Instructions to follow: Within the records that follow, restate exactly the lines from the line with "Objective: Compare the" down to the line with "NEW GROWTH THEORY", including both. Omit the pictures.

--- --- ---

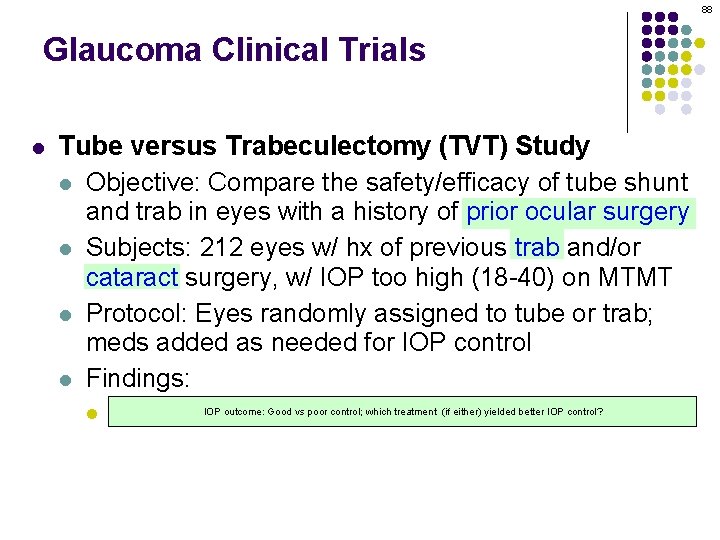 88

Glaucoma Clinical Trials

Tube versus Trabeculectomy (TVT) Study

Objective: Compare the safety/efficacy of tube shunt and trab in eyes with a history of prior ocular surgery

Subjects: 212 eyes w/ hx of previous trab and/or cataract surgery, w/ IOP too high (18-40) on MTMT

Protocol: Eyes randomly assigned to tube or trab; meds added as needed for IOP control

Findings:

IOP outcome: Good vs poor control; which treatment (if either) yielded better IOP control?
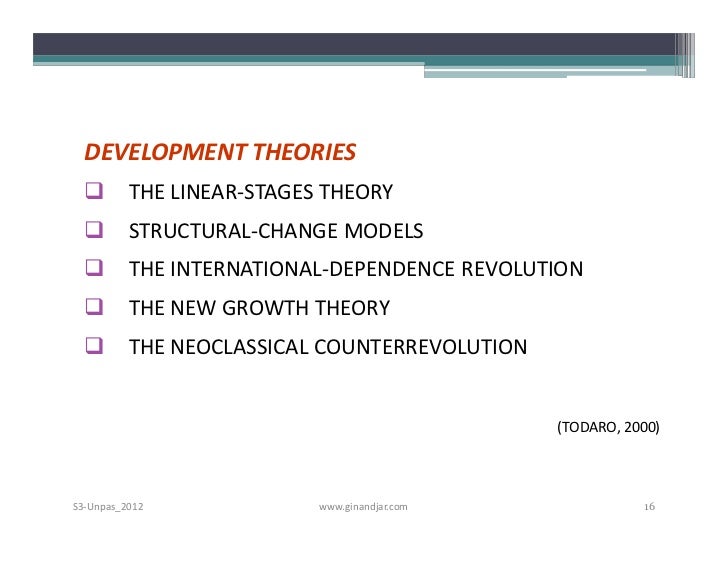 DEVELOPMENT THEORIES

❑ THE LINEAR-STAGES THEORY

❑ STRUCTURAL-CHANGE MODELS

❑ THE INTERNATIONAL-DEPENDENCE REVOLUTION

❑ THE NEW GROWTH THEORY

❑ THE NEOCLASSICAL COUNTERREVOLUTION

(TODARO, 2000)

S3-Unpas_2012

www.ginandjar.com

16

--- --- ---

Solution to this task:
Objective: Compare the safety/efficacy of tube shunt and trab in eyes with a history of prior ocular surgery

Subjects: 212 eyes w/ hx of previous trab and/or cataract surgery, w/ IOP too high (18-40) on MTMT

Protocol: Eyes randomly assigned to tube or trab; meds added as needed for IOP control

Findings:

IOP outcome: Good vs poor control; which treatment (if either) yielded better IOP control?
 DEVELOPMENT THEORIES

❑ THE LINEAR-STAGES THEORY

❑ STRUCTURAL-CHANGE MODELS

❑ THE INTERNATIONAL-DEPENDENCE REVOLUTION

❑ THE NEW GROWTH THEORY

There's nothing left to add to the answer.